[SUPPLIED TEXT]:
# Easy group-head cleaning with the ESPAZZOLA



## Espazzola

We are the developer and manufacturer of the ESPAZZOLA - an inventive tool to help with the (rather pesky) task of removing coffee residues from the group-head of your espresso machine.










Instead of painstakingly cleaning out the coffee remains with a little brush or a cloth - which often ends in just pushing the dirt around in the hot and narrow crevices of the group-head - our tool is hooked into the group-head like a portafilter.










During mounting the flexible insert - the membrane - adapts to the shower of the espresso machine and makes itself fit snugly along all surfaces inside the group-head.










We also utilize the hot water dispensed from the espresso machine to thoroughly rinse all areas. Below you'll find the water flow depicted in a cut through the group-head with mounted ESPAZZOLA.










The trick here is that we catch the water in a cup-shaped part and guide it up to the very top of the group-head. This way we rinse out all residues - even those clinging to the sealing gasket and in the groove where the cams of the portafilter lock in.

[EXERCISE DIRECTIONS]:
Write the next part of the group-head cleaning page above, starting right after its final sentence.

[PROVIDED MATERIAL]:
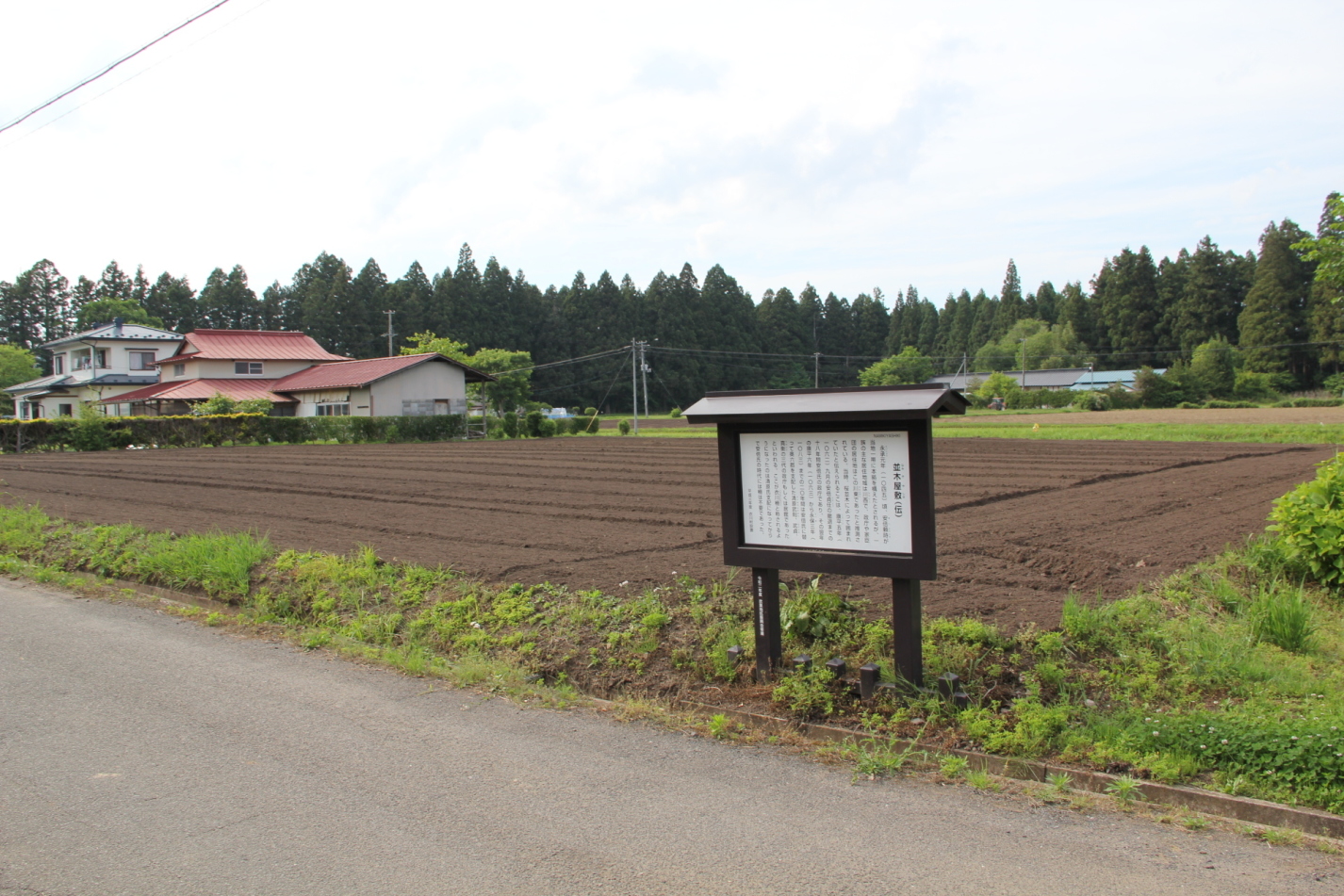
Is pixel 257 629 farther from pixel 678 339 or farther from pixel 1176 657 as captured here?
pixel 678 339

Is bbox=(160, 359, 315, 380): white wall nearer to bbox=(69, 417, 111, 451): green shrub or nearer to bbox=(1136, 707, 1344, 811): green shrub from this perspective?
bbox=(69, 417, 111, 451): green shrub

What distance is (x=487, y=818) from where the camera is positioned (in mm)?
3570

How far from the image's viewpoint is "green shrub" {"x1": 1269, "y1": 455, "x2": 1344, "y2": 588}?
606 centimetres

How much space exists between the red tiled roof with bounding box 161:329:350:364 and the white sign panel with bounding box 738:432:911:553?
50.5 meters

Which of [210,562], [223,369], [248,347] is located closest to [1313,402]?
[210,562]


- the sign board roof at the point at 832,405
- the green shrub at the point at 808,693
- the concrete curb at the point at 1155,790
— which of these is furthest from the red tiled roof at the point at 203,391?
the concrete curb at the point at 1155,790

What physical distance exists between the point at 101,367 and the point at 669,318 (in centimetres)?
4693

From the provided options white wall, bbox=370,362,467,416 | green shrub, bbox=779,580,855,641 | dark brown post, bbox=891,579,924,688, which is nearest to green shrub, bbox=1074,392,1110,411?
white wall, bbox=370,362,467,416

[WRITTEN ANSWER]:
The waste water is then collected safely in a drain surrounding the cup and guided along rips down to the lower end of the ESPAZZOLA. From there it can drop off cleanly into the water basin of the espresso machine without making a big mess all around. This also ensures that your hands are kept away from hot water all the time - say good-bye to burnt fingers during cleaning for good!










With this tool at hand the annoying task of cleaning your group-head from coffee residues becomes very easy and convenient. Have a look at this short video to witness yourself:











In short the big advantages of the ESPAZZOLA are:


thoroughly remove coffee residues in less than 20 seconds

no hot water splashing around

no more burnt fingers

easy and convenient to use, no training required


If you want to lean more, contact us here or visit our website:

https://www.espazzola.ch/en/

Thank you!


----------



## 4085

As stated, am a big fan of these. yes, I am bone idle but, yes, I always have a clean group head! I believe BB have recently taken these on board as well


----------



## Jacko112

Any plans to produce them for smaller groups ie la pav's? @Espazzola


----------



## Espazzola

@Jacko112 Probably you are referring to the lever machines made by Pavoni? Well, these will need a bit more time, I think. We are currently in the process of finishing the design of an Espazzola for 53mm-machines (e.g. La Spaziale and dalla corte), but these pump-driven machines have a more roomy grouphead. The resulting Espazzola will be too large for Pavoni lever machines.

But we are going to adopt a design of the Espazzola which is more modular. This will help us to bring new versions more quickly. So, with a bit of patience, we might offer a suitable Espazzola not too far in the future.


----------



## ashcroc

Any plans for one to fit gaggia positioned lugs?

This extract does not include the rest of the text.